▶ 取り組む課題:
A - 読む文章の内容を二文で要約せよ。
B - 読む文章について次の三つの問いに答え、それぞれの答えにも問いと同じ記号を付けよ。
(i) 建設の苦労を描く映画の超大作として挙げられている作品は何か。
(ii) 主人公は若い頃、どの駅の駅員をしていたか。
(iii) 源助は現場で何と呼ばれて慕われているか。

▶ 読む文章:
►

その覚悟を背中で表現することが得意な高倉 健ですので、脚本の時点で彼をイメージしていたのかもしれませんね。
ただ、日本映画界では本作のようなスペクタクルに見せる記録映画みたいな作品が
数多く製作されていることもあって、どうしても他作品と比較すると本作はキツいなぁと思えるのが本音ですね。
なんせ日本映画界には『黒部の太陽』という超大作がありますしね、建設の苦労を描く映画という点では見劣りする。
まぁ、青函トンネル自体は日本の国家の威信をかけた工事であったと言っても過言ではないと思う。
今となってはウソみたいな話しではありますが、稚内からサハリンへ向けて鉄路でつなげるという話しもありましたしね。
洞爺丸の沈没事故で失われた大勢の命のことを思えば尚更のことですが、やり遂げるための価値はあったと思う。
主人公が大卒の国鉄の鉄道員で、若い頃は新宿駅の駅員をやっていたが、
実は大学時代に地学を専攻していて、地質調査などに長けていてトンネル建設に情熱を注ぐという設定自体が
少々出来過ぎなところもあるとは思うけど、これに近い人が当時の国鉄には技師として雇われていたからこそ、
この長期間に及ぶ難工事に挑むことができたのではないかと思う。そして、森繁
久弥演じる源助の存在だろう。
現場では“オヤジ”と慕われ身体はボロボロだが、部下からの信頼は厚く、大勢の職人を従えてトンネルを掘り進める。

◄

▶ データ抜粋:
►

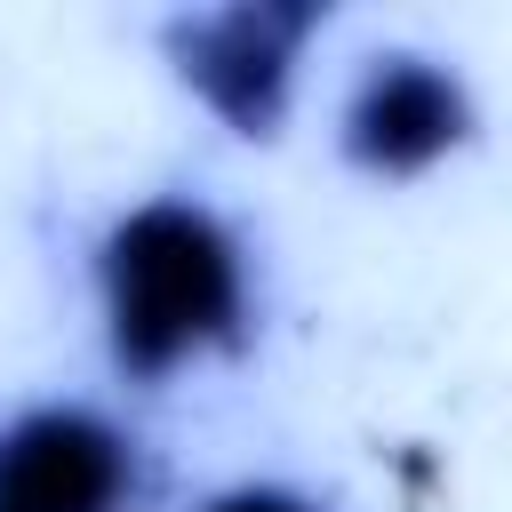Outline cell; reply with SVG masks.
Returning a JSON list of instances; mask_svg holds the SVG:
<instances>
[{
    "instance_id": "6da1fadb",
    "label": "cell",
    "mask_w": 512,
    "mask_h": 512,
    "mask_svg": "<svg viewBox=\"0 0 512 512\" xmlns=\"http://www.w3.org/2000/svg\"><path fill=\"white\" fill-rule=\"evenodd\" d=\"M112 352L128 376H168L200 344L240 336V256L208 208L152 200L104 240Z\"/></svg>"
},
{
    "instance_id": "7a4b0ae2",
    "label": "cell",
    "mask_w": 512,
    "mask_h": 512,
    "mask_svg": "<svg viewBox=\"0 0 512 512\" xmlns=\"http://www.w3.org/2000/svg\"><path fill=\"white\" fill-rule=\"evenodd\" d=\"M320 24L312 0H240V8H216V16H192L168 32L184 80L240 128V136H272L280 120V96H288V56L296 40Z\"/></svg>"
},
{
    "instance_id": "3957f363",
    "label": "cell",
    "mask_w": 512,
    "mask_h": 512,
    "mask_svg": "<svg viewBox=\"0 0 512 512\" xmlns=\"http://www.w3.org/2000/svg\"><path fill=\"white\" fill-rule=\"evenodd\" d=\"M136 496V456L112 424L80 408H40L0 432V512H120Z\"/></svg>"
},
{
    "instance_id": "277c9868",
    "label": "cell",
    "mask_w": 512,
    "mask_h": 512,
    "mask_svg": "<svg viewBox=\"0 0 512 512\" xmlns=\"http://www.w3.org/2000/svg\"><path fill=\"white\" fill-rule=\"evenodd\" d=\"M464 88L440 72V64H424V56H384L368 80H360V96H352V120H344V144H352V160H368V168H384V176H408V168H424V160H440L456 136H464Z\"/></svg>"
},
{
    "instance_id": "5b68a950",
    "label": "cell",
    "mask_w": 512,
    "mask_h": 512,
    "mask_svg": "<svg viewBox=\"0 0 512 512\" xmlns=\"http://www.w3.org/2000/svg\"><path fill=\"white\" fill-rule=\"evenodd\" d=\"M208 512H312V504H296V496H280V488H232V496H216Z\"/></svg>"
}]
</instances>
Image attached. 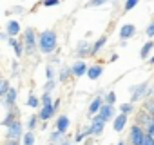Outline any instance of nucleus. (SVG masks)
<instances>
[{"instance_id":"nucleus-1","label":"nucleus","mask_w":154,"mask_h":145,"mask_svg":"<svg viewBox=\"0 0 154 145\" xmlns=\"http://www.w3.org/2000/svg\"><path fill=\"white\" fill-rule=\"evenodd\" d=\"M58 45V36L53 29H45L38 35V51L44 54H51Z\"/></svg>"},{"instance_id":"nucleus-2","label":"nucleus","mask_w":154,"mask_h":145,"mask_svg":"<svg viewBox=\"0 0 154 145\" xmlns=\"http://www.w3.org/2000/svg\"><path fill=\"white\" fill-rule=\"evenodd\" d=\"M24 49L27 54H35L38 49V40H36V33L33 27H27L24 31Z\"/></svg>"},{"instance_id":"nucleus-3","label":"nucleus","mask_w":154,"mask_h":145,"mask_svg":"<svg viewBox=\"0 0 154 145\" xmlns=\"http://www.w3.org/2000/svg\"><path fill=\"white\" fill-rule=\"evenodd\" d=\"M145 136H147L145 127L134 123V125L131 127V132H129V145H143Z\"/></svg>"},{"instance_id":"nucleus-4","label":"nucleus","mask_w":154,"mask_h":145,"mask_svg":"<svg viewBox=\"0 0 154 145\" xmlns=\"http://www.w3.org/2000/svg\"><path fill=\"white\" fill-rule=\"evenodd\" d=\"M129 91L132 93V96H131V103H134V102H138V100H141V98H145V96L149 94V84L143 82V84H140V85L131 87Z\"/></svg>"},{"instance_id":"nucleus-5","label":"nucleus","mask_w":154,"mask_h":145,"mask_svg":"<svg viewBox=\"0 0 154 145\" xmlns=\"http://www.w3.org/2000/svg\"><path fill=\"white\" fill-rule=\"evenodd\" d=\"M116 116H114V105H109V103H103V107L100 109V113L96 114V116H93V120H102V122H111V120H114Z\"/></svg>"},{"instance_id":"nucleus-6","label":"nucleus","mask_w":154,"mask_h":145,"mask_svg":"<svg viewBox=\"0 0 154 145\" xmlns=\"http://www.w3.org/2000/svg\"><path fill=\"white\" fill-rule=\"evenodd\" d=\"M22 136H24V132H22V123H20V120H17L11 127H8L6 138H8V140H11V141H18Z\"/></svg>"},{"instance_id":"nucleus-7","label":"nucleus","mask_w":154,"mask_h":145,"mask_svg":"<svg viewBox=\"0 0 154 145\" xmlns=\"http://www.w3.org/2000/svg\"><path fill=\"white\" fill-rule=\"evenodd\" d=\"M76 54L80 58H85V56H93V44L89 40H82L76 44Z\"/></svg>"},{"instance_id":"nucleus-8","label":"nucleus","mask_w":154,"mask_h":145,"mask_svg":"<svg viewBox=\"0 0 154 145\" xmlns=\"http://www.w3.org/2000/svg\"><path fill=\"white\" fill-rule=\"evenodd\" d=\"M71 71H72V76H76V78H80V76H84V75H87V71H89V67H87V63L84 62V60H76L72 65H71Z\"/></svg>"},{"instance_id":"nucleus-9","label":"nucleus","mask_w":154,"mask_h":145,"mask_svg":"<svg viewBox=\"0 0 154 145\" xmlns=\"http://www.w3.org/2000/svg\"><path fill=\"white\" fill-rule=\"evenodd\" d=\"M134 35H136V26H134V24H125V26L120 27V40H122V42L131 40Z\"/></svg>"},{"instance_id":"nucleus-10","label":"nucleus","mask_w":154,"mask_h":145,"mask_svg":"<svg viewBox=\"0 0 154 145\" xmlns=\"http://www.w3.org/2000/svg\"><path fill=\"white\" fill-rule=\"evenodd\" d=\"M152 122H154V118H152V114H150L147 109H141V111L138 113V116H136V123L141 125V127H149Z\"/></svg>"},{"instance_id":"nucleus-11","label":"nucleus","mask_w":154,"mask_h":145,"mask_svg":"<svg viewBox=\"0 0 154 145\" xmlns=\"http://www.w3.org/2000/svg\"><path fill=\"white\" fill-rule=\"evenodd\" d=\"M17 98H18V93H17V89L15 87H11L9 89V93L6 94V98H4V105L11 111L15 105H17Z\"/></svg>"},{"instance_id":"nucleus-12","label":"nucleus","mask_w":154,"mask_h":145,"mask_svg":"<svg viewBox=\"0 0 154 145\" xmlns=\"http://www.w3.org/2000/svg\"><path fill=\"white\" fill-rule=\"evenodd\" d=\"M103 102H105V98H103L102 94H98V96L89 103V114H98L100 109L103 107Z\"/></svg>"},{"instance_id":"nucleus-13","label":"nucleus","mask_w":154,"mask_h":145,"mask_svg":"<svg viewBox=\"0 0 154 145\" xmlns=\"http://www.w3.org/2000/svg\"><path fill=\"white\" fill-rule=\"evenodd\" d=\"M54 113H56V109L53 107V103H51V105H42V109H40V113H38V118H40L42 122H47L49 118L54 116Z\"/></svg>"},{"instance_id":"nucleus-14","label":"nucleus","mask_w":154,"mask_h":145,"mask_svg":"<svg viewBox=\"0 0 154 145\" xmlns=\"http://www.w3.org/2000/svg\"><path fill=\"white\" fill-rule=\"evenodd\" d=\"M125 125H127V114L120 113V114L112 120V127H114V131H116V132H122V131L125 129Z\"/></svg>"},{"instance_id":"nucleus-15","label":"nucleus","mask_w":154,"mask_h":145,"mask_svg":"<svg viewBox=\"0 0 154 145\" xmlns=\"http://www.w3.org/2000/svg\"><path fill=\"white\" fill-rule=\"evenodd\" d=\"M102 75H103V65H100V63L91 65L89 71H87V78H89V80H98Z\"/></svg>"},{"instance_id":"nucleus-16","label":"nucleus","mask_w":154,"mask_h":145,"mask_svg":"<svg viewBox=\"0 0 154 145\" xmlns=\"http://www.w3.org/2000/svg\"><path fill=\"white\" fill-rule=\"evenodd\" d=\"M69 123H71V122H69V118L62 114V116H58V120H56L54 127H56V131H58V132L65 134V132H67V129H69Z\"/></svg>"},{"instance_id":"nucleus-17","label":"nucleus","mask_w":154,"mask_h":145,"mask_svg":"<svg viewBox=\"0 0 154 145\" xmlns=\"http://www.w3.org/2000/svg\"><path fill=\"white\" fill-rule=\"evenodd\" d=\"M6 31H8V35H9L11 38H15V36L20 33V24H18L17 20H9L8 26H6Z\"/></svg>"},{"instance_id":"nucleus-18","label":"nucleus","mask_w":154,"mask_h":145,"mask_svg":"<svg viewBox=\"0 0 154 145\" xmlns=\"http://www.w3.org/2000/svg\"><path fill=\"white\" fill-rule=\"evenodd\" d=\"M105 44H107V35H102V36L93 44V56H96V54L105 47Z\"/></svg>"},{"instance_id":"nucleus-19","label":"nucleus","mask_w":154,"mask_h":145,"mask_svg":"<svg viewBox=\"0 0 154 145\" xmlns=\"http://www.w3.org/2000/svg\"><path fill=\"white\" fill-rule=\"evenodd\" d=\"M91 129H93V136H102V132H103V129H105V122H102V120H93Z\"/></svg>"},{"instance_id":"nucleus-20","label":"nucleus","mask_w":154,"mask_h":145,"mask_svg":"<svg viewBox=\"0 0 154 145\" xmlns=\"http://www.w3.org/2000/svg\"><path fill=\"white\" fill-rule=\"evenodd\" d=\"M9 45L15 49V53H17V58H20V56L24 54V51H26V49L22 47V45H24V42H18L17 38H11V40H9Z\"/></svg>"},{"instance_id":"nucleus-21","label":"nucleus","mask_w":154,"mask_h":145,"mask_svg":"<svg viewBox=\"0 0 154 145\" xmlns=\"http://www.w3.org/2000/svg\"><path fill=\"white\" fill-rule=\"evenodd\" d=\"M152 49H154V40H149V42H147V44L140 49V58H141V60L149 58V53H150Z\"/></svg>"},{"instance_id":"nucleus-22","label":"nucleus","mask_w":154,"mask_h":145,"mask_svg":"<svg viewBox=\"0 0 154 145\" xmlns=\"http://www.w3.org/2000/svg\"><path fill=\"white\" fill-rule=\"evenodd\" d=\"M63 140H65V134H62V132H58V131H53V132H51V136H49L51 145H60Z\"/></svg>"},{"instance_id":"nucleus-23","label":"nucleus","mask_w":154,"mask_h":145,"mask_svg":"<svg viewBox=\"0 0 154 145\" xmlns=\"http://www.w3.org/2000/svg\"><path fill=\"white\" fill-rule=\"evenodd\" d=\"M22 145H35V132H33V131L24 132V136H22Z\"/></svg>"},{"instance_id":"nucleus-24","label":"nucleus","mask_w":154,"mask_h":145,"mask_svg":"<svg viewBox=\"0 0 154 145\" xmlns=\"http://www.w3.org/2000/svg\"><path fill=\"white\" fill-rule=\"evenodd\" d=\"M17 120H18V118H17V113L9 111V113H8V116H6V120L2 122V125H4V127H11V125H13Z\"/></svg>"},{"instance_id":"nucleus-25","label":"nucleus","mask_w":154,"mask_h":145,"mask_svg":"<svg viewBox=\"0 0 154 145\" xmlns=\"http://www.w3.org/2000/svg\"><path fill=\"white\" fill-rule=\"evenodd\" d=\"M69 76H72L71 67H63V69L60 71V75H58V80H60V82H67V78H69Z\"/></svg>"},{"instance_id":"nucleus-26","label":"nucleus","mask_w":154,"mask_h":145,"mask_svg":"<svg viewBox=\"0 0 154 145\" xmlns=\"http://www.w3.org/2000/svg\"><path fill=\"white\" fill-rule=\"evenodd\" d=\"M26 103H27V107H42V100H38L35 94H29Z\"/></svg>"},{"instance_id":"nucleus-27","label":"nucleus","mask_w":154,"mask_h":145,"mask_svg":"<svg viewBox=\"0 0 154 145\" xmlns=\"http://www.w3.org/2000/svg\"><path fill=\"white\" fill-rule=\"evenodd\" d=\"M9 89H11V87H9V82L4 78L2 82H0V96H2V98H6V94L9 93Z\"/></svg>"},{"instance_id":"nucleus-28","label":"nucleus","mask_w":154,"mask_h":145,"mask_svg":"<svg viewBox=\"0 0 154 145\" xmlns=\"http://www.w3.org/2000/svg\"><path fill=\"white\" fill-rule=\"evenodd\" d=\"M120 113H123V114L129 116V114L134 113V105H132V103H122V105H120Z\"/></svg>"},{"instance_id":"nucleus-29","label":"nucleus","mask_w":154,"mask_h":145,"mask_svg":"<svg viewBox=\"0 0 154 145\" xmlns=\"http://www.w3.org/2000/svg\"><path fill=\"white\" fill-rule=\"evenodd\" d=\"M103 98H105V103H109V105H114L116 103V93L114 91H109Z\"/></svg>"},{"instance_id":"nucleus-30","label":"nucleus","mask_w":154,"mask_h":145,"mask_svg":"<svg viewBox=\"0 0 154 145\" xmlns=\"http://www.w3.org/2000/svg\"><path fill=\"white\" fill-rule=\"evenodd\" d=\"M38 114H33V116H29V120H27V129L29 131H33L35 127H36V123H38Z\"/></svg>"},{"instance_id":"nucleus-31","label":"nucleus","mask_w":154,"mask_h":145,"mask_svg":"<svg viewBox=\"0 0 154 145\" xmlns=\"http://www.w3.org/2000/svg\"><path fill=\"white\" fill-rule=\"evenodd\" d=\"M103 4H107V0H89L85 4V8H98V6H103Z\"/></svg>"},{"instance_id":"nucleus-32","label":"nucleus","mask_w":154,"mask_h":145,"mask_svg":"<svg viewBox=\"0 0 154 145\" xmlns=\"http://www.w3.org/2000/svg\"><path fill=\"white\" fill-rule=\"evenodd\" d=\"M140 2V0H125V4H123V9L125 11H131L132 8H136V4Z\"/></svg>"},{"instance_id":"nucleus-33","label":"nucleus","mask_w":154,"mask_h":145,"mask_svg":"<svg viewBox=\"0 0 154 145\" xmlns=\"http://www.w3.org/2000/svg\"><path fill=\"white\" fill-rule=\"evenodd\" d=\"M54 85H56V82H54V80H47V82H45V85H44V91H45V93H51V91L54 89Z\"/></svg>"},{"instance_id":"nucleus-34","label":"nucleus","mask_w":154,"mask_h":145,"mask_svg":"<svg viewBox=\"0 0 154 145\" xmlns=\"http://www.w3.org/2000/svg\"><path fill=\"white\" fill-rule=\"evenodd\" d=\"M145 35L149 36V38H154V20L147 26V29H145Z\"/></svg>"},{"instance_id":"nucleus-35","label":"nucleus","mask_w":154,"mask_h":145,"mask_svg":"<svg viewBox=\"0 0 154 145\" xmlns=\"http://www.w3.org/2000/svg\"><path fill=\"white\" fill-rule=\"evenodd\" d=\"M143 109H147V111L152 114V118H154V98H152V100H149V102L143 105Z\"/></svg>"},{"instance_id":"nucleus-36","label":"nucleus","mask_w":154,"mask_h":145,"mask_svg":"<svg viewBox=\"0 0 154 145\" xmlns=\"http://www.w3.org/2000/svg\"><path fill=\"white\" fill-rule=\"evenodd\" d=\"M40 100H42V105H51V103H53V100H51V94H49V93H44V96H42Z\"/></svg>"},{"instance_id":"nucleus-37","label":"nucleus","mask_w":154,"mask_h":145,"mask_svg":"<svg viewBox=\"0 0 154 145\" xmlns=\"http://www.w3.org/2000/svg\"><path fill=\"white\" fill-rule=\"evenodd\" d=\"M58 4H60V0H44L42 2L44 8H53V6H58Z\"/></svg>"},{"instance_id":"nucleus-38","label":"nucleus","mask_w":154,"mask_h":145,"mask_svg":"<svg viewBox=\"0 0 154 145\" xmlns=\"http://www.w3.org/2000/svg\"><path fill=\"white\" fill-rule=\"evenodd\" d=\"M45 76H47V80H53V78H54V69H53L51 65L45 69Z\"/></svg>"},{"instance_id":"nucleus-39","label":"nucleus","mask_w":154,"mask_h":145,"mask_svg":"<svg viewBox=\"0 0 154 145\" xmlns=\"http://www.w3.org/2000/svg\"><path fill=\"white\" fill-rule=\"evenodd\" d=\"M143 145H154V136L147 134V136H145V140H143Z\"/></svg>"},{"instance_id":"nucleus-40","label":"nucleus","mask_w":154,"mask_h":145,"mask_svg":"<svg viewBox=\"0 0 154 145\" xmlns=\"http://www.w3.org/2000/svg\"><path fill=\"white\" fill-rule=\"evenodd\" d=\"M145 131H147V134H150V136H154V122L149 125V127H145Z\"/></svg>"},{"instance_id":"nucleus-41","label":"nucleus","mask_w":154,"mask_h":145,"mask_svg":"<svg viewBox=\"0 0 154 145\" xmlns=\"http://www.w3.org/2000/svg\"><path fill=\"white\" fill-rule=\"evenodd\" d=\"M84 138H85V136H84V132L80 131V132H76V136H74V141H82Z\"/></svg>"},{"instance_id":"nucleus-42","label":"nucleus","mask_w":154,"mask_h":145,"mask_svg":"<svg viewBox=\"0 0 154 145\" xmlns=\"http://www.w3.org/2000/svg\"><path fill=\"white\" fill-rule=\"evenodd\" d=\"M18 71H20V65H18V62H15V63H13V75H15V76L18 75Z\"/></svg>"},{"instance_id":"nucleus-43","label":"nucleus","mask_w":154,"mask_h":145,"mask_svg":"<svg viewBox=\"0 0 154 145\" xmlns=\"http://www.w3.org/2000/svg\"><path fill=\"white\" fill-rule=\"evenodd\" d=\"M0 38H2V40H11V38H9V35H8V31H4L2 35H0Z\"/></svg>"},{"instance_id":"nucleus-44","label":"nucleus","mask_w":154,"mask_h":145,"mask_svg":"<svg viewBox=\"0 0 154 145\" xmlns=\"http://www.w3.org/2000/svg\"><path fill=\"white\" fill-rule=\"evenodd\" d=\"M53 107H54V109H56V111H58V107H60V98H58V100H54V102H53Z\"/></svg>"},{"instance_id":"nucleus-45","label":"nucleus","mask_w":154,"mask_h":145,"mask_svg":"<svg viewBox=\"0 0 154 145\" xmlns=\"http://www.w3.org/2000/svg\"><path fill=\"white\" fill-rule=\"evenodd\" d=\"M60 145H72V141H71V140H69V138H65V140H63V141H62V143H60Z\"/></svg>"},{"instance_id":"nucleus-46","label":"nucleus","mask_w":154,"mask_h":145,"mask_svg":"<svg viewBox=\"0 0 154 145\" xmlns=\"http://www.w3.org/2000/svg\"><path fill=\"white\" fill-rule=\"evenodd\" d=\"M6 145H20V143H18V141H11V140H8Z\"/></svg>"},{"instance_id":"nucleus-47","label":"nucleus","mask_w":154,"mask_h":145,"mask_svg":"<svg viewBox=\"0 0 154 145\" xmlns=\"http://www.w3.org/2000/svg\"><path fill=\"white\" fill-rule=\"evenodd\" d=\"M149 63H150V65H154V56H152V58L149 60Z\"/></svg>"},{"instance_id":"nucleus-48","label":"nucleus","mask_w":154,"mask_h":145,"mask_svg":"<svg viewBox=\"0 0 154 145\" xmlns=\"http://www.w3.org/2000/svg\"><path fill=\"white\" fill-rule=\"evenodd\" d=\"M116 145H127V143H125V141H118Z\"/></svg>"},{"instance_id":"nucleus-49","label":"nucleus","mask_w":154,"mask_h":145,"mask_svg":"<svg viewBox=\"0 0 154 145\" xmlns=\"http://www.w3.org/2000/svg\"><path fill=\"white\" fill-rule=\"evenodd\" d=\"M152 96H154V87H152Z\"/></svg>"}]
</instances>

◄

▶ 解答例:
A - 書き手は、建設の苦労を描く映画としては『黒部の太陽』という超大作があるため、他作品と比べると本作は見劣りすると感じている。一方で、青函トンネル工事は国家の威信をかけたもので、やり遂げる価値があったと述べ、大学で地学を専攻した国鉄の鉄道員である主人公や、森繁久弥演じる源助の存在に触れている。

B -
(i) 挙げられているのは『黒部の太陽』である。
(ii) 主人公は新宿駅の駅員をしていた。
(iii) 源助は“オヤジ”と呼ばれて慕われている。